Below is code for obtaining the expected returns and risk for various combinations of Quarterback, Running Back, and Wide Receiver.
Code
hiLo_permutations <- expand.grid(
rep(list(c("Hi", "Lo")), 3),
stringsAsFactors = FALSE
)
qbRbWr_projections <- data.frame(
condition = c("Hi", "Lo"),
qb_name = c("Josh Allen", "Matthew Stafford"),
rb_name = c("Saquon Barkley", "Joe Mixon"),
wr_name = c("Ja'Marr Chase", "Courtland Sutton")
)
qbRbWr_projections$qb_mean <- c(
all_proj_summary$mean[which(all_proj_summary$position == "QB" & all_proj_summary$name == qbRbWr_projections$qb_name[1])],
all_proj_summary$mean[which(all_proj_summary$position == "QB" & all_proj_summary$name == qbRbWr_projections$qb_name[2])])
qbRbWr_projections$qb_sd <- c(
all_proj_summary$sd[which(all_proj_summary$position == "QB" & all_proj_summary$name == qbRbWr_projections$qb_name[1])],
all_proj_summary$sd[which(all_proj_summary$position == "QB" & all_proj_summary$name == qbRbWr_projections$qb_name[2])])
qbRbWr_projections$rb_mean <- c(
all_proj_summary$mean[which(all_proj_summary$position == "RB" & all_proj_summary$name == qbRbWr_projections$rb_name[1])],
all_proj_summary$mean[which(all_proj_summary$position == "RB" & all_proj_summary$name == qbRbWr_projections$rb_name[2])])
qbRbWr_projections$rb_sd <- c(
all_proj_summary$sd[which(all_proj_summary$position == "RB" & all_proj_summary$name == qbRbWr_projections$rb_name[1])],
all_proj_summary$sd[which(all_proj_summary$position == "RB" & all_proj_summary$name == qbRbWr_projections$rb_name[2])])
qbRbWr_projections$wr_mean <- c(
all_proj_summary$mean[which(all_proj_summary$position == "WR" & all_proj_summary$name == qbRbWr_projections$wr_name[1])],
all_proj_summary$mean[which(all_proj_summary$position == "WR" & all_proj_summary$name == qbRbWr_projections$wr_name[2])])

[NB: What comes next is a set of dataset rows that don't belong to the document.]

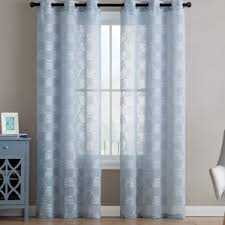 sheer curtains you ll love wayfair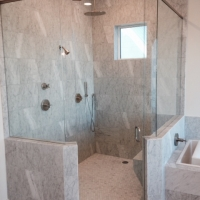 professional glass installation shower door and enclosure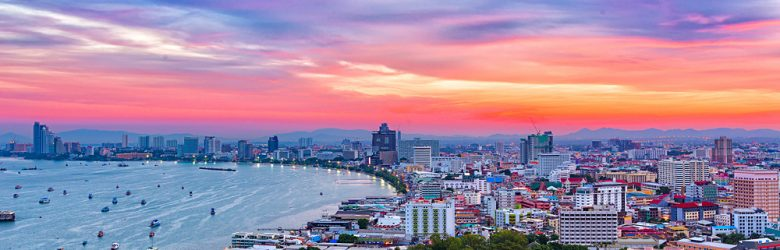 Pattaya at Twilight, Thailand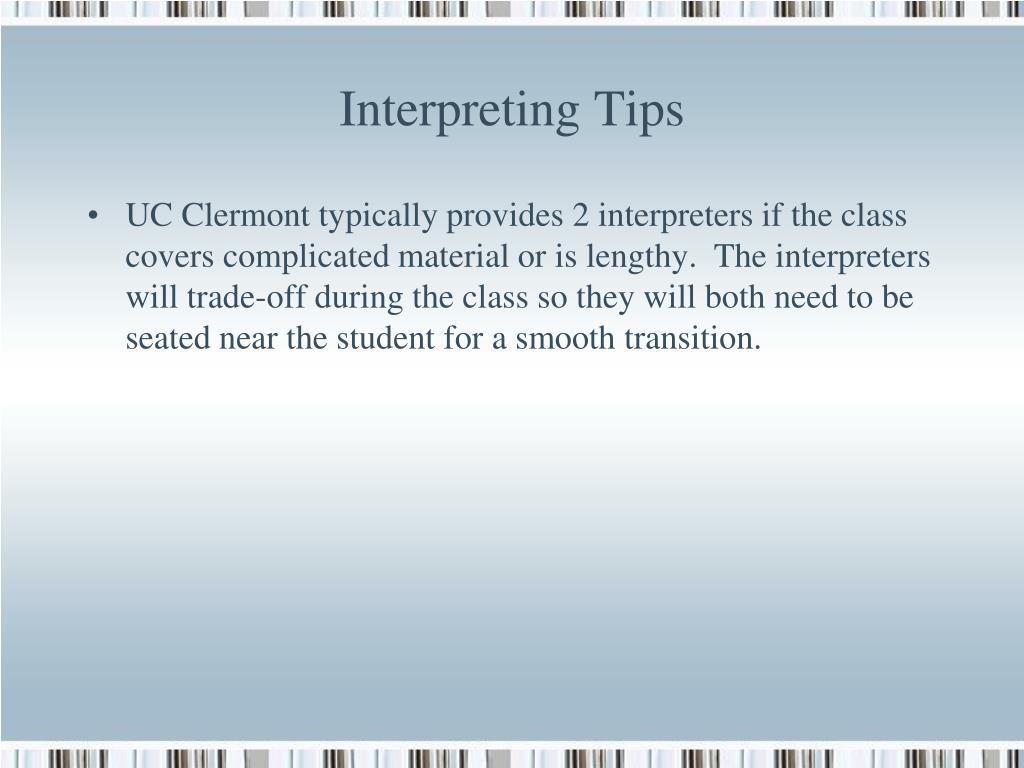 Interpreting Tips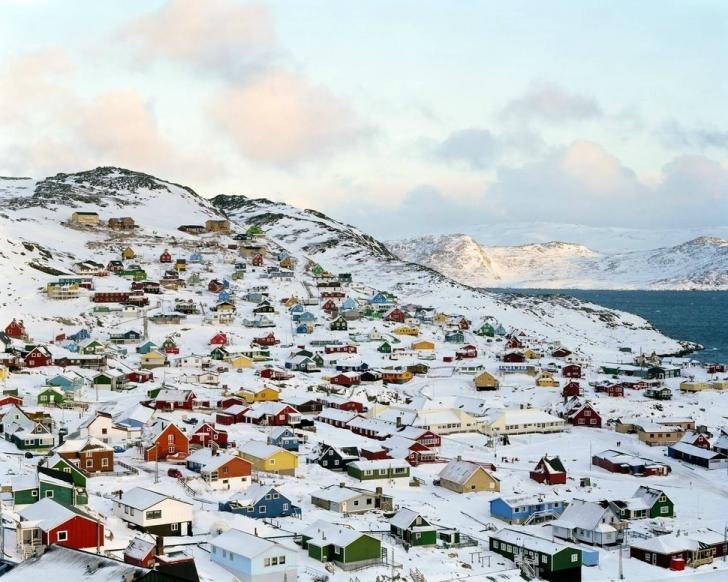 19. Qaqortoq, Grönland
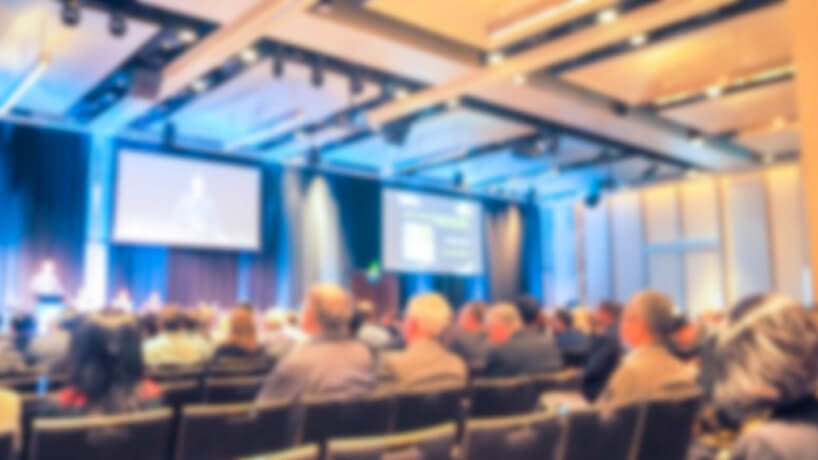 5 Great Reasons to Attend the Government Contract Pricing Summit 2018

qbRbWr_projections$wr_sd <- c(
all_proj_summary$sd[which(all_proj_summary$position == "WR" & all_proj_summary$name == qbRbWr_projections$wr_name[1])],
all_proj_summary$sd[which(all_proj_summary$position == "WR" & all_proj_summary$name == qbRbWr_projections$wr_name[2])])
qbRbWr_projections$qb_lastName <- sapply(strsplit(qbRbWr_projections$qb_name, " "), function(x) tail(x, 1))
qbRbWr_projections$rb_lastName <- sapply(strsplit(qbRbWr_projections$rb_name, " "), function(x) tail(x, 1))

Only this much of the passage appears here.